Clinical data were collected using software in an integrated health information system from patient medical records. These data included the sex and age of the patients, comorbidities, family history of colorectal cancer, date of surgery, data on concomitant diseases and comorbidities before surgery, localization of the tumor in the right or left side of the colon, occurrence of recurrence, date of its discovery and treatment provided.

Endpoints and definitions

The primary endpoint of this study was recurrence-free survival (RFS). RFS was defined as the time in months between the date of surgery and the date of cancer recurrence (defined as the first date of radiographic or histological diagnosis of local tumor recurrence or metastasis of colon cancer) or the date of last follow-up (with a maximum period of 5 years). Standard examinations were performed following national cancer surveillance guidelines for colon cancer after curative resection for 5 years after surgery [25]. Patients dying without cancer recurrence were censored at the date of death.

Overall survival was defined as the duration from surgery to death or last follow-up. Patients alive at the last follow-up were recorded as censored events.
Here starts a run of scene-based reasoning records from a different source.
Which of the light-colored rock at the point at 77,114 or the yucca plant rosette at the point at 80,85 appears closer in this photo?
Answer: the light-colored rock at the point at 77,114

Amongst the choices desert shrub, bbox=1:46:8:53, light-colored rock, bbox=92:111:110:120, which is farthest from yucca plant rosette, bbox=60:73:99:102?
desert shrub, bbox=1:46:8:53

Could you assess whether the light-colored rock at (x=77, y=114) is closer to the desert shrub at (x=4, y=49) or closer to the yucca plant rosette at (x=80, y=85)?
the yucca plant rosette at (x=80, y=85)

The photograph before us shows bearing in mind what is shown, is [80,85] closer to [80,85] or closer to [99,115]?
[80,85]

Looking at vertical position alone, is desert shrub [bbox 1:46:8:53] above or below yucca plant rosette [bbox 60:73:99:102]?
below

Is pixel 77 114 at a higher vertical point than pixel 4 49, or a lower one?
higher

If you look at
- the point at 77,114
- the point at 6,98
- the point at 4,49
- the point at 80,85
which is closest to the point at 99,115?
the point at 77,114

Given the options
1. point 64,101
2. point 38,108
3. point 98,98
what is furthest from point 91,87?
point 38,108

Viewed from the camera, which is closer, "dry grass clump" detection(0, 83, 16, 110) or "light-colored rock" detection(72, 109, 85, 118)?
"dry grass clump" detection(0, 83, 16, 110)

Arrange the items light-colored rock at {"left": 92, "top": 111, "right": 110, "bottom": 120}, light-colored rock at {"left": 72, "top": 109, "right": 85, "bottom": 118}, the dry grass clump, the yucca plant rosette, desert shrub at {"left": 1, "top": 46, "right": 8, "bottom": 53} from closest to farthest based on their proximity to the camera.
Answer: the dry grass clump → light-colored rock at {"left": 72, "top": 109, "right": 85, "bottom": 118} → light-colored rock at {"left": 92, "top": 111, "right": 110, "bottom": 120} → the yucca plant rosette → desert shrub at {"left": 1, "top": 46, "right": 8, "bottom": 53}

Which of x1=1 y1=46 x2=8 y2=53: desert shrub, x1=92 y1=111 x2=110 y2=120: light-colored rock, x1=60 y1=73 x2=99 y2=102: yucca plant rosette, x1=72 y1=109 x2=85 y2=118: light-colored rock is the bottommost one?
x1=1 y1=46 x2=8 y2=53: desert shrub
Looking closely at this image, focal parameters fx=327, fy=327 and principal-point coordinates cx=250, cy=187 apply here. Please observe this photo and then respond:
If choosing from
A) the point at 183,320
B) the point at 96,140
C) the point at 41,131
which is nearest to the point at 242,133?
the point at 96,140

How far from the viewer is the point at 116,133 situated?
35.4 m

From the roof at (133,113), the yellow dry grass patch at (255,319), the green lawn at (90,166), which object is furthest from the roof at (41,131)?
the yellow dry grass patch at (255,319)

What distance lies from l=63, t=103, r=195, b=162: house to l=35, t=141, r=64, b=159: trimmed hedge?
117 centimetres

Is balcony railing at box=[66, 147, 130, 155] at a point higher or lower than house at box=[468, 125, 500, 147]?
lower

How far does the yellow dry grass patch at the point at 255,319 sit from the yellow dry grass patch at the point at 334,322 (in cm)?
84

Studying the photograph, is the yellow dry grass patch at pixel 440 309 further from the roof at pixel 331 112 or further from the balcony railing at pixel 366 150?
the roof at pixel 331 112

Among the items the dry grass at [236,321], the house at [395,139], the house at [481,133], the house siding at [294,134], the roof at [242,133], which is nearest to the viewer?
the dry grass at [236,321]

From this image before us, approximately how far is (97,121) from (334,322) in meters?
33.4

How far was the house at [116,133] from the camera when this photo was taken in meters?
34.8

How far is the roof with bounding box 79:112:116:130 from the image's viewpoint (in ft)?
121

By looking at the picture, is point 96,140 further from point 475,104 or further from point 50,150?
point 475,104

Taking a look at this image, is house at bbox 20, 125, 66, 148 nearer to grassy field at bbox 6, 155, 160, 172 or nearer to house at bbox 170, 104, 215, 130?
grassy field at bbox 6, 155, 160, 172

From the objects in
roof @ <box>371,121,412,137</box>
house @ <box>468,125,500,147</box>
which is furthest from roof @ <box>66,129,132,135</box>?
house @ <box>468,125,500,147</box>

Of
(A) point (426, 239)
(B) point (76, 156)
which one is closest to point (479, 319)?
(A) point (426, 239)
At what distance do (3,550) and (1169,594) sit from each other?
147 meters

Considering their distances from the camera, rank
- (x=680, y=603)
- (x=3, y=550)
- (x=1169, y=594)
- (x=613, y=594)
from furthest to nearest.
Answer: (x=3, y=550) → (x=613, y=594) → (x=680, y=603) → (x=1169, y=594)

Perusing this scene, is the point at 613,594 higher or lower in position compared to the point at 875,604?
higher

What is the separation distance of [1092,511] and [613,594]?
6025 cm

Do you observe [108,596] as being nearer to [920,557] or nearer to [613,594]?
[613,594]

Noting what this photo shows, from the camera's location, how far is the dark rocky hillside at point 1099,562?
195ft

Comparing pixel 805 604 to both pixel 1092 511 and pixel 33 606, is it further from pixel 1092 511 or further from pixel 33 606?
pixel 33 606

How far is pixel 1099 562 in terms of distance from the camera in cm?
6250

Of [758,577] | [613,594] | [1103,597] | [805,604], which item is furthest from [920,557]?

Surgical resection was defined as complete single-stage removal of all gross tumors with negative surgical margins on microscopic examination. Distant metastases were determined by preoperative abdominal ultrasound or computed tomography, chest radiography or MRI (Magnetic Resonance Imaging), and intraoperative examination.
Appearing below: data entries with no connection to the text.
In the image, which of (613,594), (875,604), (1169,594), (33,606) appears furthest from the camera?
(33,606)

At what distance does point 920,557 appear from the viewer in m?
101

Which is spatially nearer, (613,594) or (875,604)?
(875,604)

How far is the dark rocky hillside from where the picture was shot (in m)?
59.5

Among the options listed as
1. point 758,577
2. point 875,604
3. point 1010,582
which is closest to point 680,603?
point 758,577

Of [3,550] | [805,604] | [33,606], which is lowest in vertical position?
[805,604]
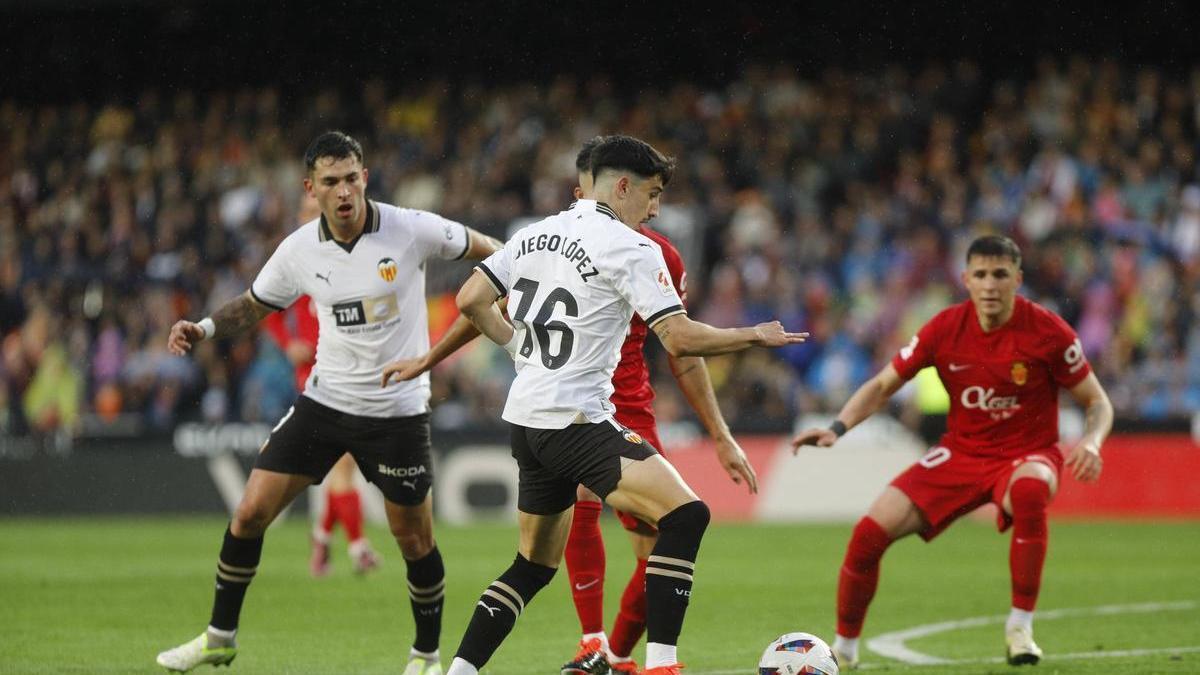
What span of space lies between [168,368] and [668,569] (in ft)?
56.1

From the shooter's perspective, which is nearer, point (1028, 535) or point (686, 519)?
point (686, 519)

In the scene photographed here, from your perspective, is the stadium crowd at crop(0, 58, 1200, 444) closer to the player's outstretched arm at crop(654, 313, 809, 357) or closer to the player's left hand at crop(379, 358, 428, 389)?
the player's left hand at crop(379, 358, 428, 389)

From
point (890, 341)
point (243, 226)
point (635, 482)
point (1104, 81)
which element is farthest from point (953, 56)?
point (635, 482)

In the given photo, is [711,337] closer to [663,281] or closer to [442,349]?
[663,281]

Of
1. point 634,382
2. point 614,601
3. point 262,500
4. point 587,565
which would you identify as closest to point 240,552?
point 262,500

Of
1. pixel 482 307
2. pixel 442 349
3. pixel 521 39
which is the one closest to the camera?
pixel 482 307

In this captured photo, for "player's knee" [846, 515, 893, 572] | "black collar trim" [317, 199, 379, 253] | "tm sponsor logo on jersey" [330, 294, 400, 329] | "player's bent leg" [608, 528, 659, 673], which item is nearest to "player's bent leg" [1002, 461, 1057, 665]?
"player's knee" [846, 515, 893, 572]

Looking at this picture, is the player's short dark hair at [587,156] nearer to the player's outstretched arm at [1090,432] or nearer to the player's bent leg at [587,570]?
the player's bent leg at [587,570]

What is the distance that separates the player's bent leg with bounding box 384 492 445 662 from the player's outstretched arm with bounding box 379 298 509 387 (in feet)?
3.01

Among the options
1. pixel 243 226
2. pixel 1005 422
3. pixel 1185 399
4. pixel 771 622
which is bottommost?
pixel 771 622

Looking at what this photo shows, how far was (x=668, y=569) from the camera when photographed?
614 centimetres

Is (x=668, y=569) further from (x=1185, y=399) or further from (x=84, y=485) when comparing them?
(x=84, y=485)

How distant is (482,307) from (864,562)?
253 centimetres

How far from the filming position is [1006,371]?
8.30 meters
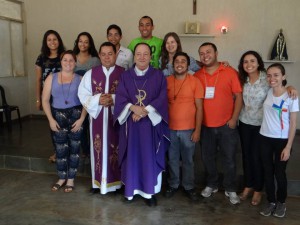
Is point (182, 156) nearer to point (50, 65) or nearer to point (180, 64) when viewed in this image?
point (180, 64)

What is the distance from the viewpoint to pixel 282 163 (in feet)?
8.18

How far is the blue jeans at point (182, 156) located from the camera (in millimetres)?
2791

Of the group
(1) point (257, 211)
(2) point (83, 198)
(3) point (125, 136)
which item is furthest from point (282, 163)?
(2) point (83, 198)

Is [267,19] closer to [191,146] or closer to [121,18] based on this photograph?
[121,18]

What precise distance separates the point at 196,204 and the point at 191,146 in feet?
1.78

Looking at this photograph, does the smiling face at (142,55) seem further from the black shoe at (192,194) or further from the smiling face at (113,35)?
the black shoe at (192,194)

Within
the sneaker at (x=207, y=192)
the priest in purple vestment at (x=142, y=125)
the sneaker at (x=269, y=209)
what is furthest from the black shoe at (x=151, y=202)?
the sneaker at (x=269, y=209)

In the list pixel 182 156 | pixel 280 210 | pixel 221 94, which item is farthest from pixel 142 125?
pixel 280 210

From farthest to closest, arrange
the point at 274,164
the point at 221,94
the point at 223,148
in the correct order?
the point at 223,148 < the point at 221,94 < the point at 274,164

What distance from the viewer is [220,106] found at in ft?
8.86

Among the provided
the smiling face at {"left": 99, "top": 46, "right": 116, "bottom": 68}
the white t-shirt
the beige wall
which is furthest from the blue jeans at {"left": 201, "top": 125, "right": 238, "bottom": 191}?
the beige wall

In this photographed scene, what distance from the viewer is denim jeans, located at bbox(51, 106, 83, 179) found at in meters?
2.94

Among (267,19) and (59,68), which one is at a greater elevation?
(267,19)

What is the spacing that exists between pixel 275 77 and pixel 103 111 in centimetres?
151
The “tumor-node-metastasis” (TNM) classification was used to determine the primary tumor stage according to the edition in effect at the time of cancer diagnosis.

Tumor budding was defined as an isolated cancer cell or cluster comprising <5 cells at the invasive front and classified into grades BD1, BD2, and BD3 according to international criteria [26, 27].

Vascular invasion was defined as the presence of tumor cells in the muscular layer of blood vessels or invasion of the muscular vascular endothelium; lymphatic invasion was defined as the presence of nests of tumor cells in the lymphatic cavity [28].

Perineural invasion was defined as the presence of tumor cells in three layers of the nerve sheath or in close proximity to the nerve, affecting at least 33% of its entire circumference [2931].

Tumor marker KRAS

Tissue blocks from all study participants were obtained from the initial surgical resection and assessed for KRAS mutational status. Sequencing of KRAS, representative tumor portions were marked histologically, and the corresponding areas on unstained tissue slides were then subjected to manual microdissection. The dissected tissues were collected into microtubes containing lysis buffer and proteinase K and incubated at 55°C for up to 2 days. KRAS mutations were determined by standard PCR followed by Sanger sequencing of exons 2 and 3 of KRAS.

Histological examination

Before the histological examination, tissue samples were fixed in 10% formaldehyde at 4°C for 24 h, washed with tap water, and dehydrated using a series of alcohols of increasing concentration (70%, 90%, 95%, 100%). The tissue samples were then immersed in xylene and embedded in paraffin blocks. Tissue sections 3 μm thick were cut using a microtome and placed on a glass slide. The slides were then deparaffinized and stained.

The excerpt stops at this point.